- [JOB]
Filter the rows below and copy each one that contains the string "containing", matching case exactly.

- [DATA PROVIDED]
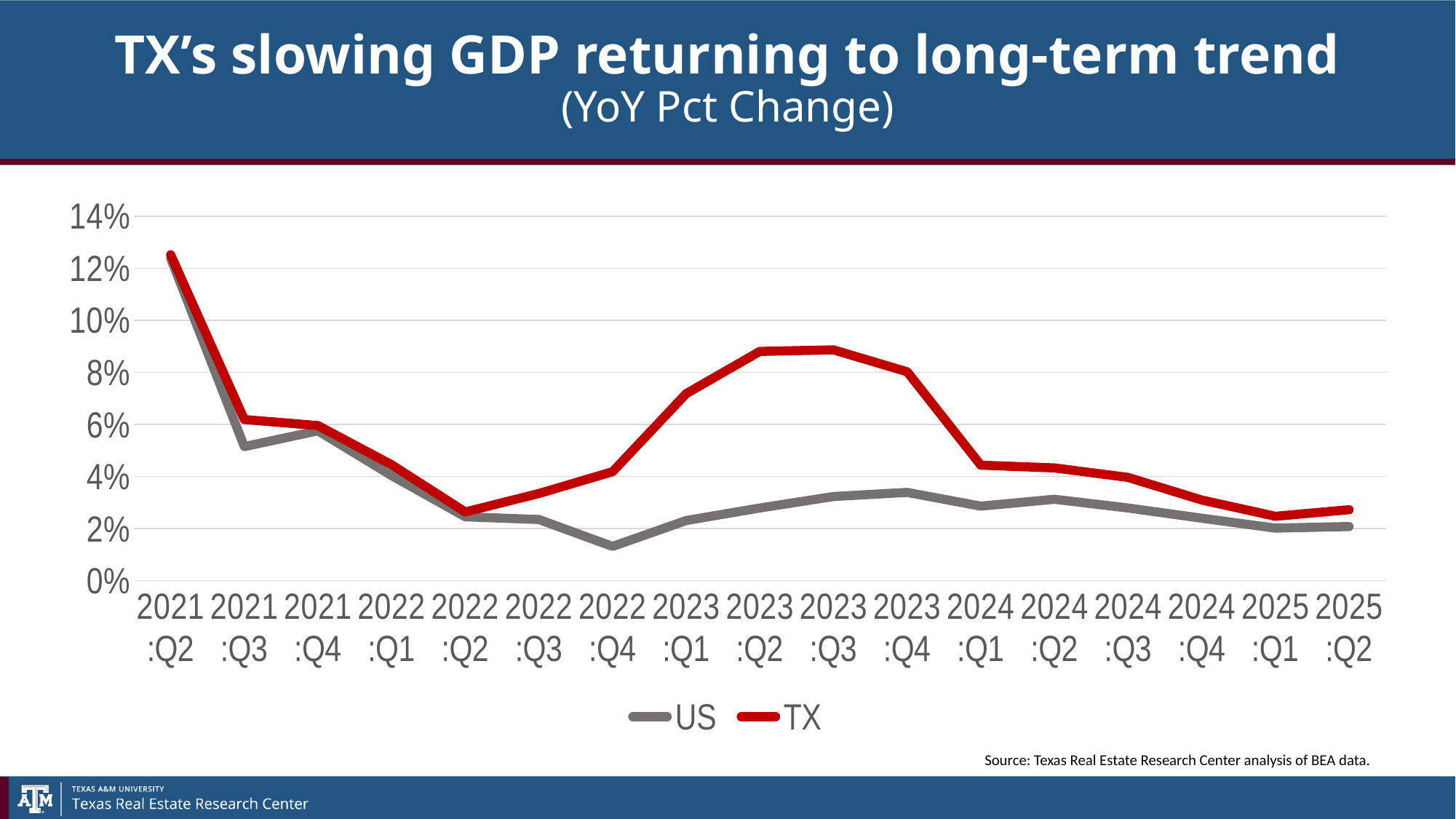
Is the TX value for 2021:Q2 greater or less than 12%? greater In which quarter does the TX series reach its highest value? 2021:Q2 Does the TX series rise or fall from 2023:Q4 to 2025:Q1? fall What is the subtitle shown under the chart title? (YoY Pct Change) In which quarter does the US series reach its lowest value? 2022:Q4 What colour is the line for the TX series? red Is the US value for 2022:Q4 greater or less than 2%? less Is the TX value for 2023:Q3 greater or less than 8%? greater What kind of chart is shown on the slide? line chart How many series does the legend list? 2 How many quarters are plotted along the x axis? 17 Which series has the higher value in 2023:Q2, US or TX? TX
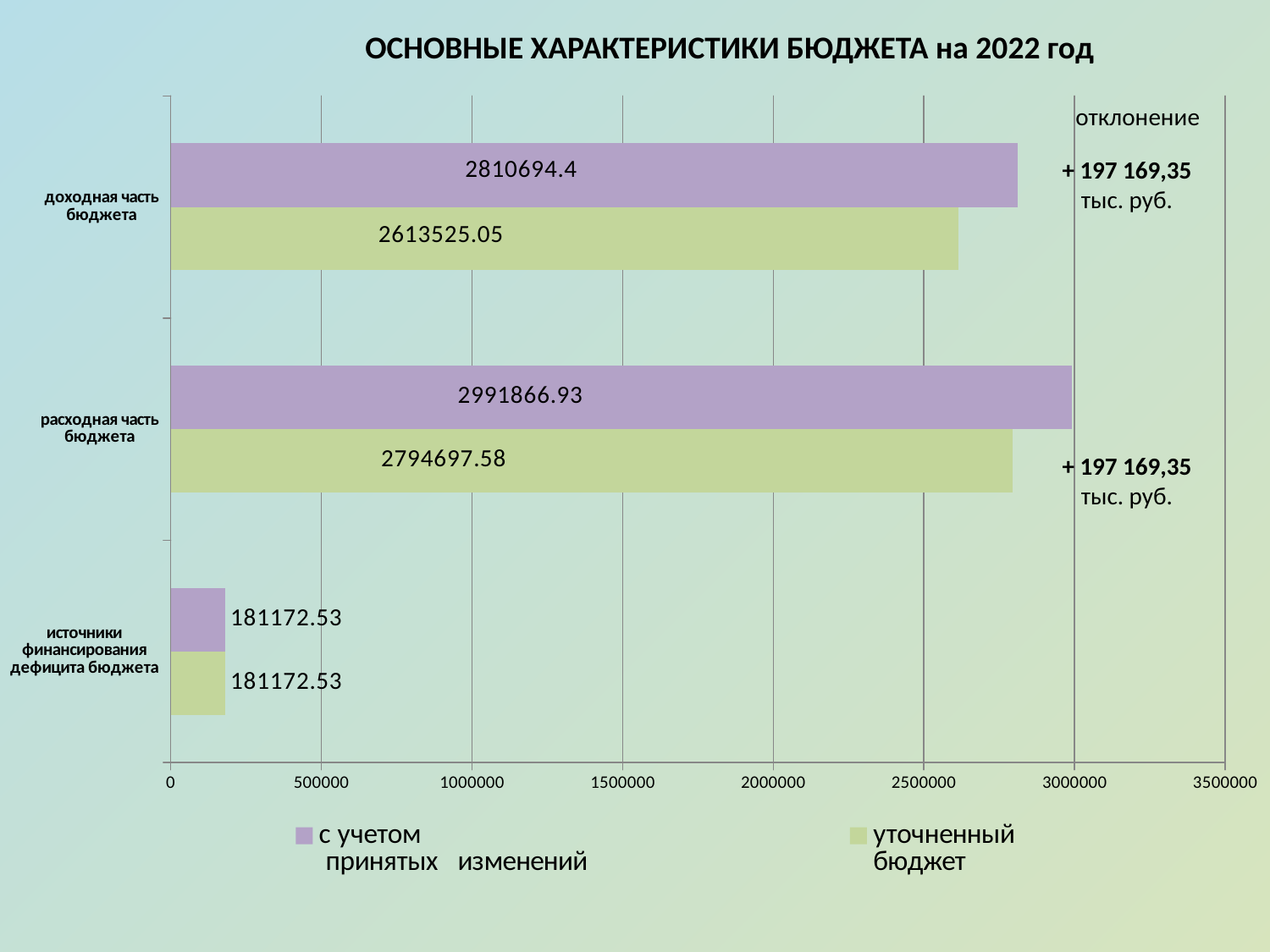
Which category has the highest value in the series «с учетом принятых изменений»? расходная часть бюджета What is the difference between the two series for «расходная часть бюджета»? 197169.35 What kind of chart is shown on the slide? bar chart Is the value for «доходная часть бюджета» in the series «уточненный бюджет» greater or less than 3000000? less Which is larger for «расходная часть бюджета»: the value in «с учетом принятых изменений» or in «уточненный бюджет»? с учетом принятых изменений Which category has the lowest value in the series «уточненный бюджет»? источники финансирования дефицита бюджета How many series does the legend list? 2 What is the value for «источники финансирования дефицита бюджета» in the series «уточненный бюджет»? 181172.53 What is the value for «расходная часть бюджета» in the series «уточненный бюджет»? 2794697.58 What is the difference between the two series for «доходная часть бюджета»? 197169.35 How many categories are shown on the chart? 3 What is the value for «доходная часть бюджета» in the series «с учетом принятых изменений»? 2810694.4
---
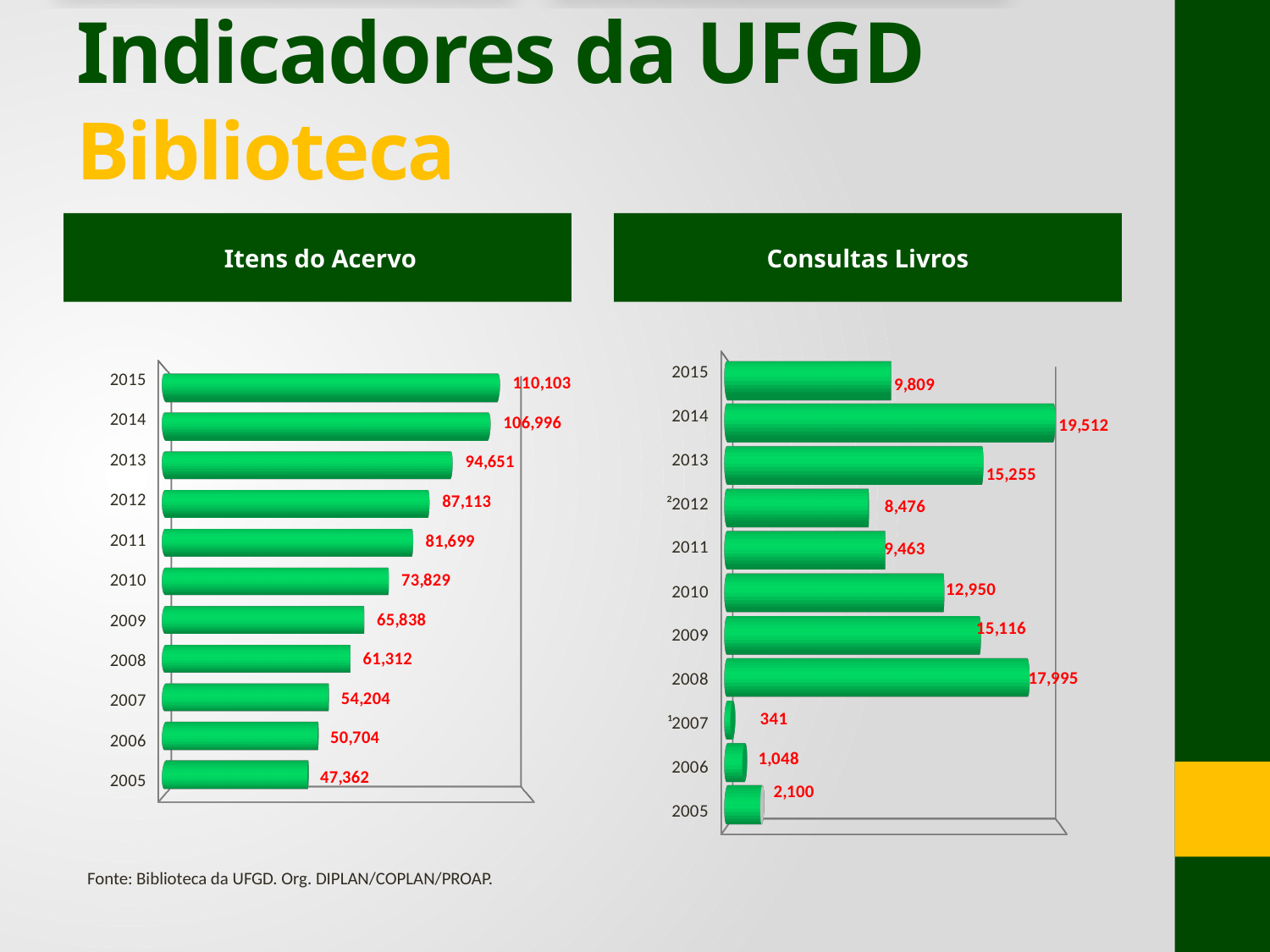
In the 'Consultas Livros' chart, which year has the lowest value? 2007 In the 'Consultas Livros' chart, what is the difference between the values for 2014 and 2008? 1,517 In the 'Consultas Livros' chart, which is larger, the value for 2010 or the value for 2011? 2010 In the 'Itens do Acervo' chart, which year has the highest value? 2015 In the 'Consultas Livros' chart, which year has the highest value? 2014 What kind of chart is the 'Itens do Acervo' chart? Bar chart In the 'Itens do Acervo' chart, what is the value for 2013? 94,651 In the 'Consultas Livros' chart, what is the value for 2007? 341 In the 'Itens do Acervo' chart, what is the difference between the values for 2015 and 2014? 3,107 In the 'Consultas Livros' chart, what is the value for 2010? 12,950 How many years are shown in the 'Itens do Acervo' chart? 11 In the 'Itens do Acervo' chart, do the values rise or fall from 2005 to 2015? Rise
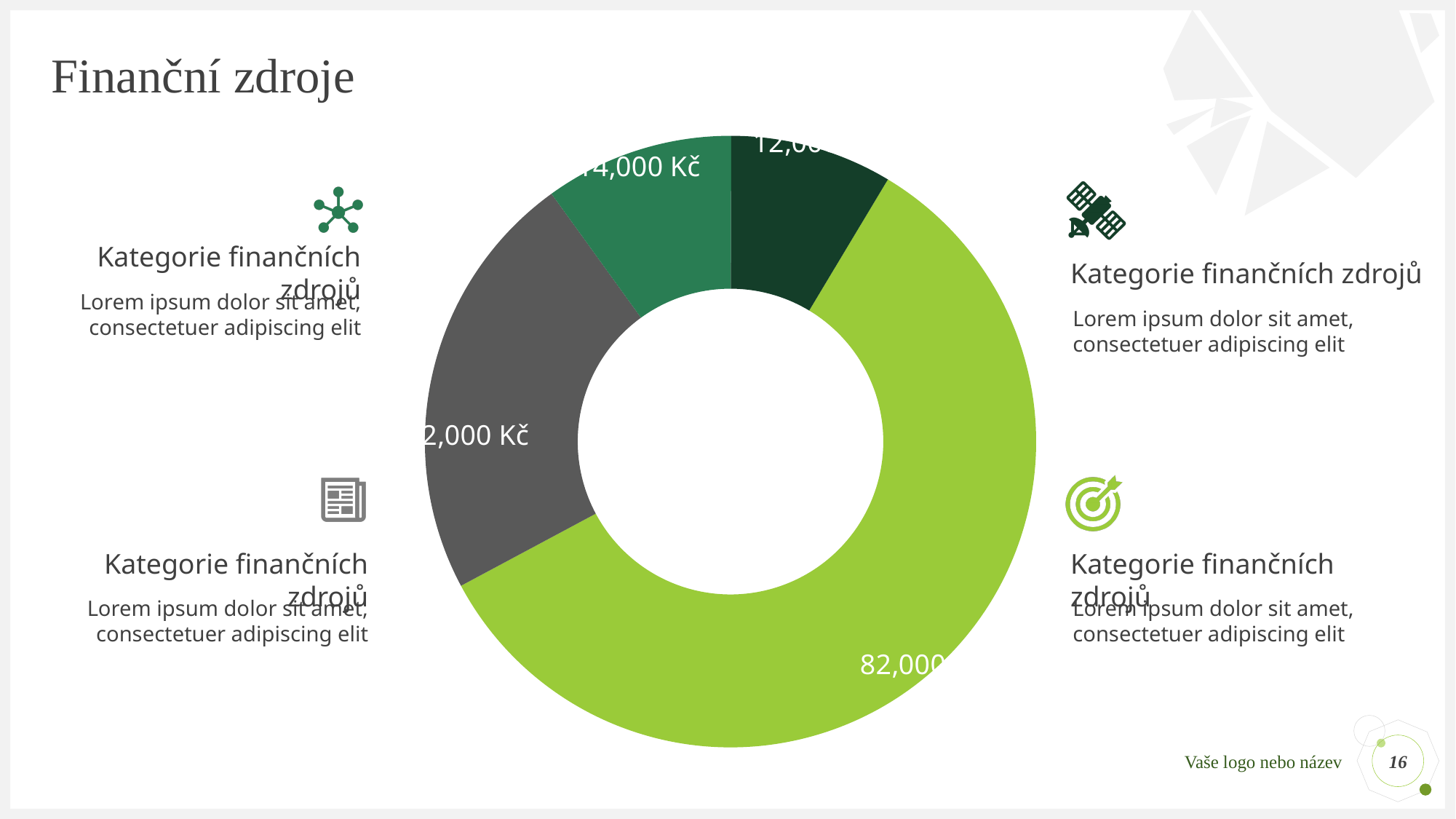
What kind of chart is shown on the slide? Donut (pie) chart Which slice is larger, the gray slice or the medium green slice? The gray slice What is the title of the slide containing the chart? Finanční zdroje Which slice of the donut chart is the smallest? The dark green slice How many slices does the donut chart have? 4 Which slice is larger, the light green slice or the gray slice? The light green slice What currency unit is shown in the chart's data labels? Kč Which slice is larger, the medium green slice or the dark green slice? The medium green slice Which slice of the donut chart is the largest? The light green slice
--
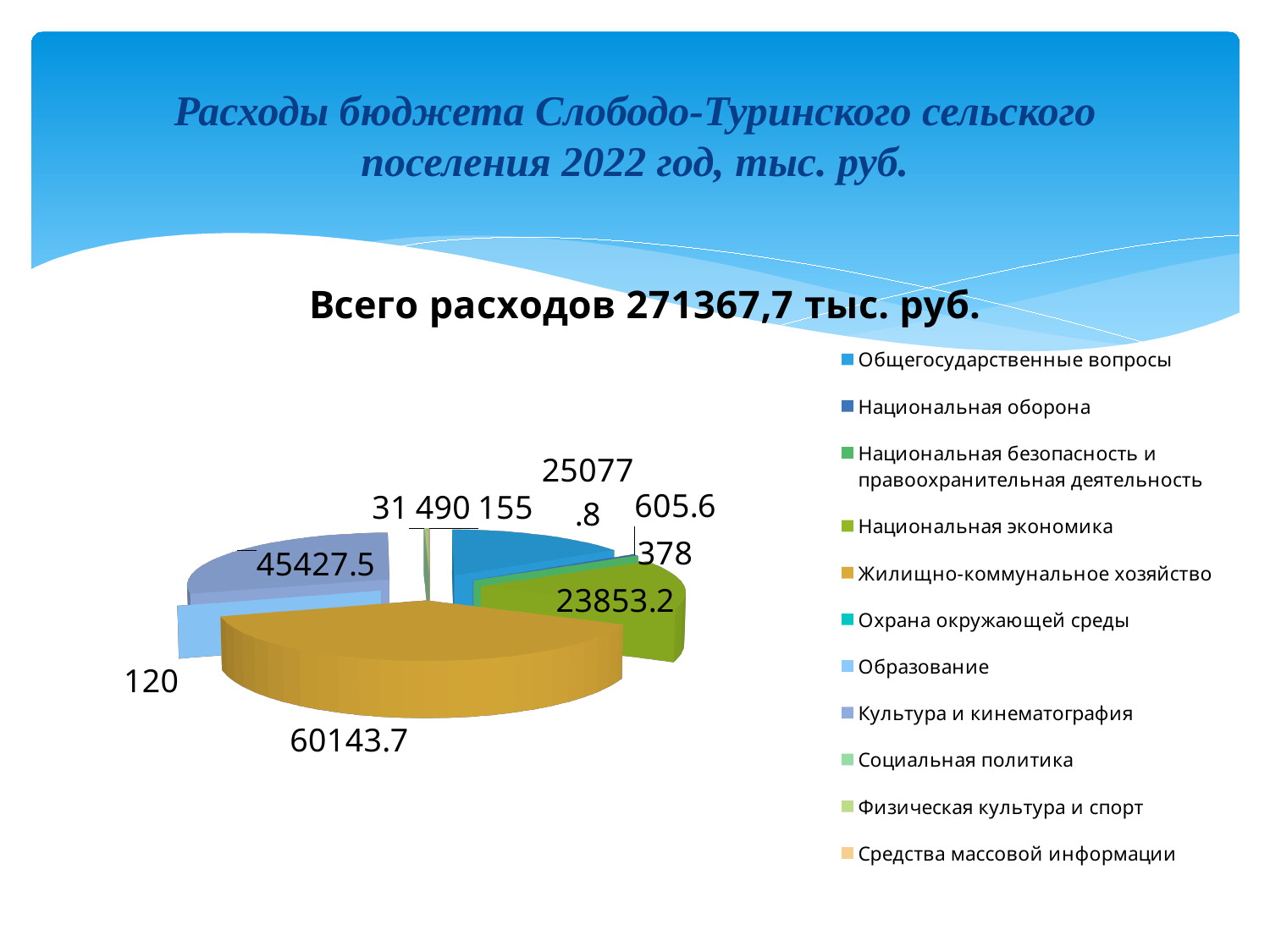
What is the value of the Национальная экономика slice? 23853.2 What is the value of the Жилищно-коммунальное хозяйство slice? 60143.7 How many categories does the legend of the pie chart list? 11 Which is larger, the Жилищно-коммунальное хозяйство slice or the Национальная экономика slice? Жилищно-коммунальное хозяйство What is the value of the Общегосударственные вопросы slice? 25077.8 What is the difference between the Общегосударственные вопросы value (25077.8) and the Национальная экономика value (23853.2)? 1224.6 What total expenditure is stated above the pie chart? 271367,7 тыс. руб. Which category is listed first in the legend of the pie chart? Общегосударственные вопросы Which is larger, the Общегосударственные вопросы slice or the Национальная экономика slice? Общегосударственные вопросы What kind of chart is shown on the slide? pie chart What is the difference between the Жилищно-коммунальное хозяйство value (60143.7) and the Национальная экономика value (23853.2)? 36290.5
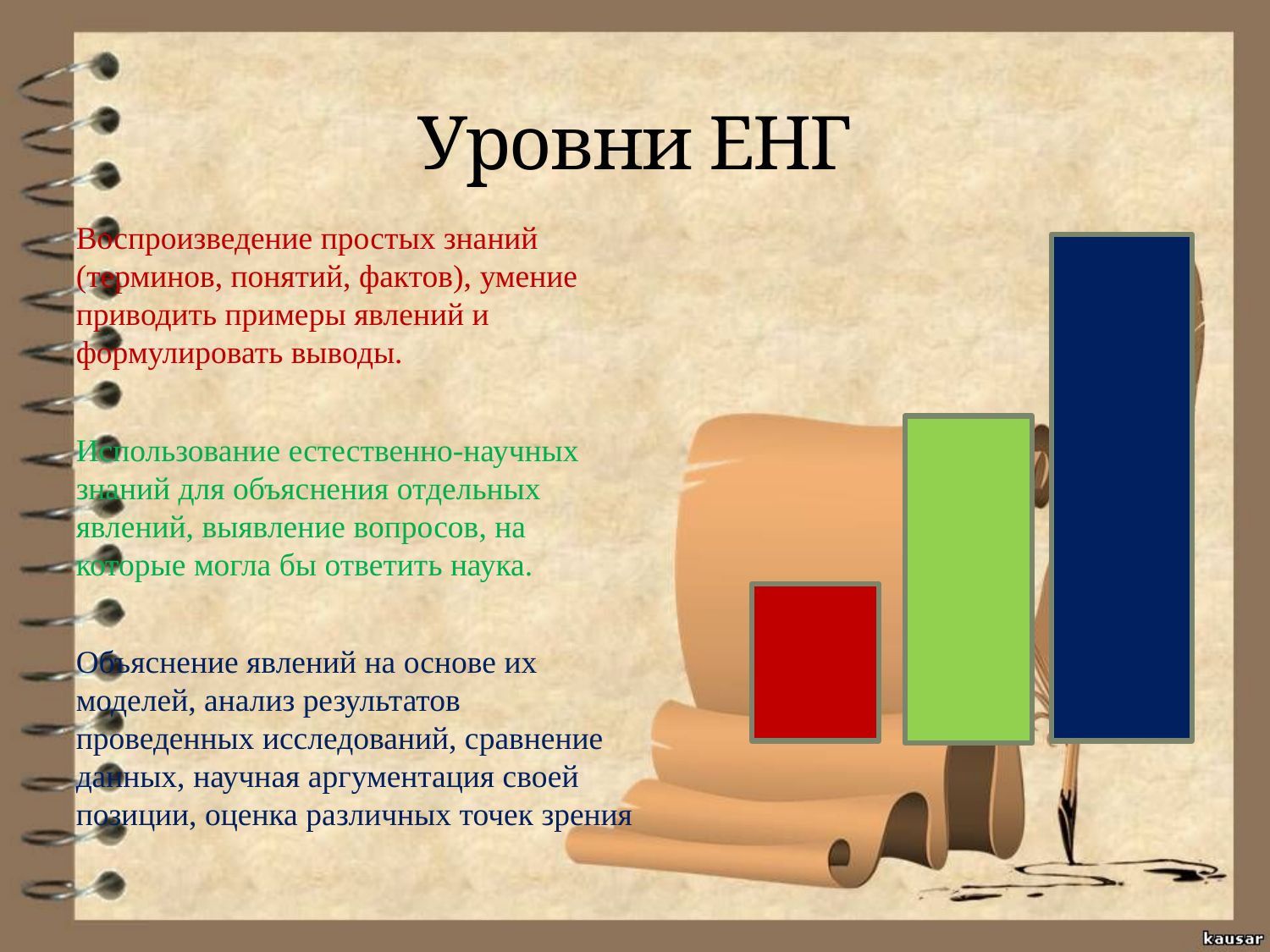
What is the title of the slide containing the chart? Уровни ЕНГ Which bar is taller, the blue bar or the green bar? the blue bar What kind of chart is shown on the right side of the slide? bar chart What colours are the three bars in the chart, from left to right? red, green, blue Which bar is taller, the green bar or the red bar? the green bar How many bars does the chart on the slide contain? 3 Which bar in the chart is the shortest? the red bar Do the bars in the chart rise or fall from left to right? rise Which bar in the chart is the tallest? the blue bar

- [RESPONSE TO THE EXERCISE]
What kind of chart is shown on the slide? Donut (pie) chart Which slice is larger, the gray slice or the medium green slice? The gray slice What is the title of the slide containing the chart? Finanční zdroje Which slice of the donut chart is the smallest? The dark green slice How many slices does the donut chart have? 4 Which slice is larger, the light green slice or the gray slice? The light green slice What currency unit is shown in the chart's data labels? Kč Which slice is larger, the medium green slice or the dark green slice? The medium green slice Which slice of the donut chart is the largest? The light green slice
What is the title of the slide containing the chart? Уровни ЕНГ Which bar is taller, the blue bar or the green bar? the blue bar What kind of chart is shown on the right side of the slide? bar chart What colours are the three bars in the chart, from left to right? red, green, blue Which bar is taller, the green bar or the red bar? the green bar How many bars does the chart on the slide contain? 3 Which bar in the chart is the shortest? the red bar Do the bars in the chart rise or fall from left to right? rise Which bar in the chart is the tallest? the blue bar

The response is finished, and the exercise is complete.